Directions for this task
Can you retype every record below exactly as written?

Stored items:
══════════════════════════════
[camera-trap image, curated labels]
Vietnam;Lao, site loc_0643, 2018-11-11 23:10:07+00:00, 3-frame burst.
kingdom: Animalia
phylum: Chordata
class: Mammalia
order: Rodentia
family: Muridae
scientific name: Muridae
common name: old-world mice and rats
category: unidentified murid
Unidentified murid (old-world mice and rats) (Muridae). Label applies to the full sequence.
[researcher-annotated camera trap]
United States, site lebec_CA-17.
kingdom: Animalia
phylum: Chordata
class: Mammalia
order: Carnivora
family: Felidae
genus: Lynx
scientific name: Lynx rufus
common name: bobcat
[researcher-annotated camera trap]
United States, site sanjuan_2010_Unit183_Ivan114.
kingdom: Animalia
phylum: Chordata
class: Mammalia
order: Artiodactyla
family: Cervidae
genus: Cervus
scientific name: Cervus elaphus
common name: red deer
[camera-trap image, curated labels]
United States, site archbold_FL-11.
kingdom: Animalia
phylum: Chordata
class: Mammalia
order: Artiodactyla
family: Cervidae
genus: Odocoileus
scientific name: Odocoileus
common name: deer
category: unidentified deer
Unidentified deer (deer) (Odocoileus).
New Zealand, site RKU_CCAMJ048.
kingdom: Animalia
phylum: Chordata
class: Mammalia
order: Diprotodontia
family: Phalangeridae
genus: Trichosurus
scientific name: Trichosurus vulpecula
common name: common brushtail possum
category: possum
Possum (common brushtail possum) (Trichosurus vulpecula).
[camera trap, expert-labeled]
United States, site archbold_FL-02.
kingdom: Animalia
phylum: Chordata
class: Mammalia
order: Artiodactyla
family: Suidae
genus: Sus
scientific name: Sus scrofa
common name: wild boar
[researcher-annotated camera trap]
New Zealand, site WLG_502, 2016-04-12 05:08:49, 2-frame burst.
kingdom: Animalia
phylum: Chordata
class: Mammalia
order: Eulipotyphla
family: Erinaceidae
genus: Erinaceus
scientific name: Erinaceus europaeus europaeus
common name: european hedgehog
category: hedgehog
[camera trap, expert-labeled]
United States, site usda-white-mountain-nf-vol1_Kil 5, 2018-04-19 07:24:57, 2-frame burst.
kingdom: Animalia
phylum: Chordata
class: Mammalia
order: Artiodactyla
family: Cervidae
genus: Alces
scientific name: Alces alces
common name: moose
══════════════════════════════
Response to the task
[camera-trap image, curated labels]
Vietnam;Lao, site loc_0643, 2018-11-11 23:10:07+00:00, 3-frame burst.
kingdom: Animalia
phylum: Chordata
class: Mammalia
order: Rodentia
family: Muridae
scientific name: Muridae
common name: old-world mice and rats
category: unidentified murid
Unidentified murid (old-world mice and rats) (Muridae). Label applies to the full sequence.
[researcher-annotated camera trap]
United States, site lebec_CA-17.
kingdom: Animalia
phylum: Chordata
class: Mammalia
order: Carnivora
family: Felidae
genus: Lynx
scientific name: Lynx rufus
common name: bobcat
[researcher-annotated camera trap]
United States, site sanjuan_2010_Unit183_Ivan114.
kingdom: Animalia
phylum: Chordata
class: Mammalia
order: Artiodactyla
family: Cervidae
genus: Cervus
scientific name: Cervus elaphus
common name: red deer
[camera-trap image, curated labels]
United States, site archbold_FL-11.
kingdom: Animalia
phylum: Chordata
class: Mammalia
order: Artiodactyla
family: Cervidae
genus: Odocoileus
scientific name: Odocoileus
common name: deer
category: unidentified deer
Unidentified deer (deer) (Odocoileus).
New Zealand, site RKU_CCAMJ048.
kingdom: Animalia
phylum: Chordata
class: Mammalia
order: Diprotodontia
family: Phalangeridae
genus: Trichosurus
scientific name: Trichosurus vulpecula
common name: common brushtail possum
category: possum
Possum (common brushtail possum) (Trichosurus vulpecula).
[camera trap, expert-labeled]
United States, site archbold_FL-02.
kingdom: Animalia
phylum: Chordata
class: Mammalia
order: Artiodactyla
family: Suidae
genus: Sus
scientific name: Sus scrofa
common name: wild boar
[researcher-annotated camera trap]
New Zealand, site WLG_502, 2016-04-12 05:08:49, 2-frame burst.
kingdom: Animalia
phylum: Chordata
class: Mammalia
order: Eulipotyphla
family: Erinaceidae
genus: Erinaceus
scientific name: Erinaceus europaeus europaeus
common name: european hedgehog
category: hedgehog
[camera trap, expert-labeled]
United States, site usda-white-mountain-nf-vol1_Kil 5, 2018-04-19 07:24:57, 2-frame burst.
kingdom: Animalia
phylum: Chordata
class: Mammalia
order: Artiodactyla
family: Cervidae
genus: Alces
scientific name: Alces alces
common name: moose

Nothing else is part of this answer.